§ **Source document**:
<<<<

Inspired by this question.
Note that $a,b \in [0,1]$.
In my attempts to crack the link above, I decided to try and generalize and use an inductive method. Having plugged this into Mathematica for $n = 0,1,...,9,10$, I'm fairly confident that this claim is true. I've sunk about two weeks into this and gotten nowhere so I really want to see a proof for this. It's becoming sort of an internal demon of mine.
This is only a comment, but too long. Here an example for a short consideration, $n\ge 1$:
If we look at $\enspace\displaystyle \frac{x^{(2(1-x))^n}-0.5}{x-0.5}\enspace$ and $\enspace\displaystyle \frac{0.5-(1-x)^{(2x)^n}}{x-0.5}\enspace$ then we see numerically $\enspace\displaystyle \frac{x^{(2(1-x))^n}-0.5}{x-0.5}>\frac{0.5-(1-x)^{(2x)^n}}{x-0.5}\enspace$ for $\enspace 0<x<0.5\enspace$ and because of the symmetrie $\enspace\displaystyle \frac{x^{(2(1-x))^n}-0.5}{x-0.5}<\frac{0.5-(1-x)^{(2x)^n}}{x-0.5}\enspace$ for $\enspace 0.5<x<1$ . This is equivalent to your question.

>>>>

§ **What you are asked to do**: Please return the math thread above in full, word for word.

§ **Data segment**:
<<<<

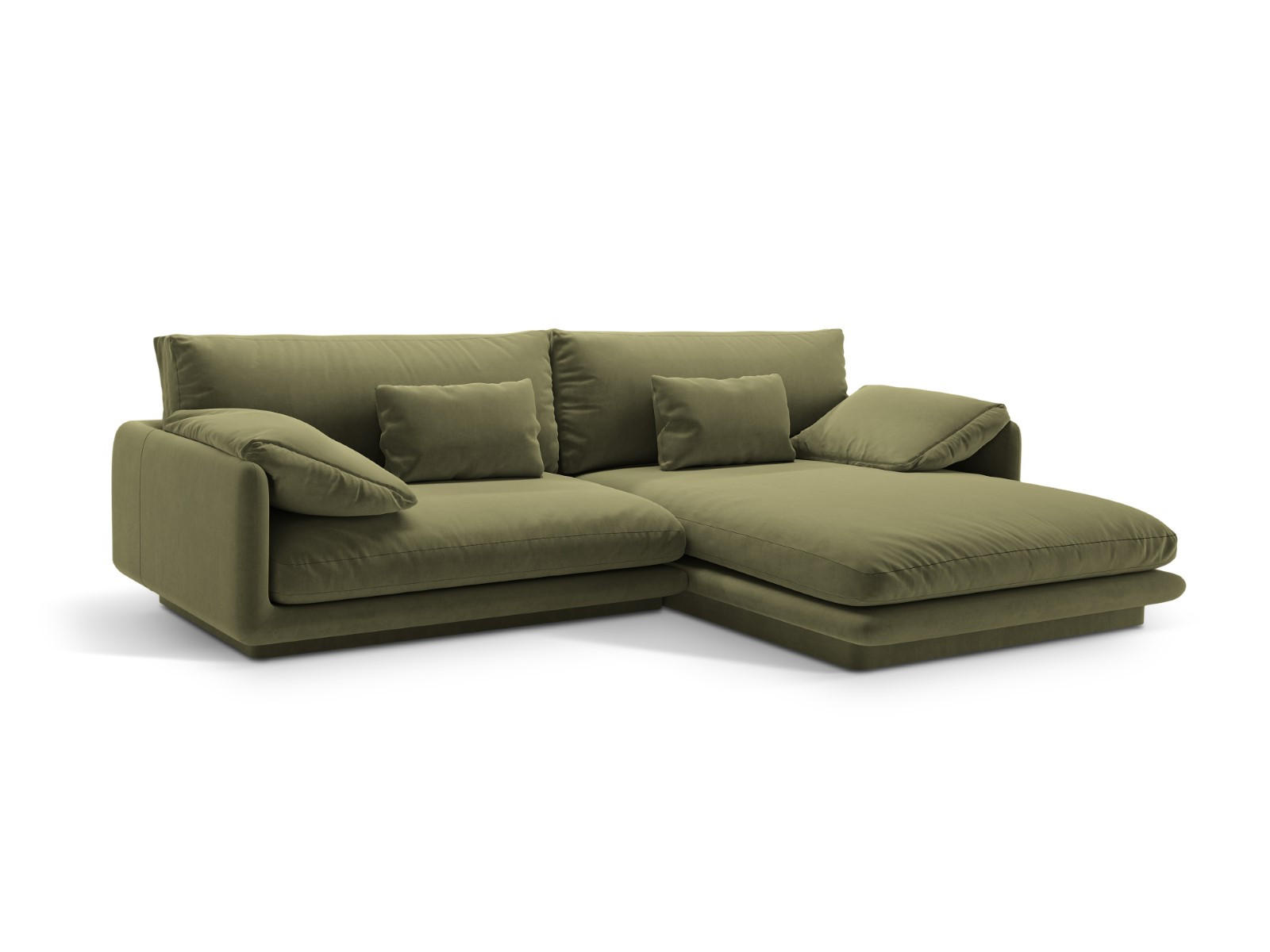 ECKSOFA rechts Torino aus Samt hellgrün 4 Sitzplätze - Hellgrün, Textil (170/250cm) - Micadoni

>>>>

§ **Worked solution**:
Inspired by this question.
Note that $a,b \in [0,1]$.
In my attempts to crack the link above, I decided to try and generalize and use an inductive method. Having plugged this into Mathematica for $n = 0,1,...,9,10$, I'm fairly confident that this claim is true. I've sunk about two weeks into this and gotten nowhere so I really want to see a proof for this. It's becoming sort of an internal demon of mine.
This is only a comment, but too long. Here an example for a short consideration, $n\ge 1$:
If we look at $\enspace\displaystyle \frac{x^{(2(1-x))^n}-0.5}{x-0.5}\enspace$ and $\enspace\displaystyle \frac{0.5-(1-x)^{(2x)^n}}{x-0.5}\enspace$ then we see numerically $\enspace\displaystyle \frac{x^{(2(1-x))^n}-0.5}{x-0.5}>\frac{0.5-(1-x)^{(2x)^n}}{x-0.5}\enspace$ for $\enspace 0<x<0.5\enspace$ and because of the symmetrie $\enspace\displaystyle \frac{x^{(2(1-x))^n}-0.5}{x-0.5}<\frac{0.5-(1-x)^{(2x)^n}}{x-0.5}\enspace$ for $\enspace 0.5<x<1$ . This is equivalent to your question.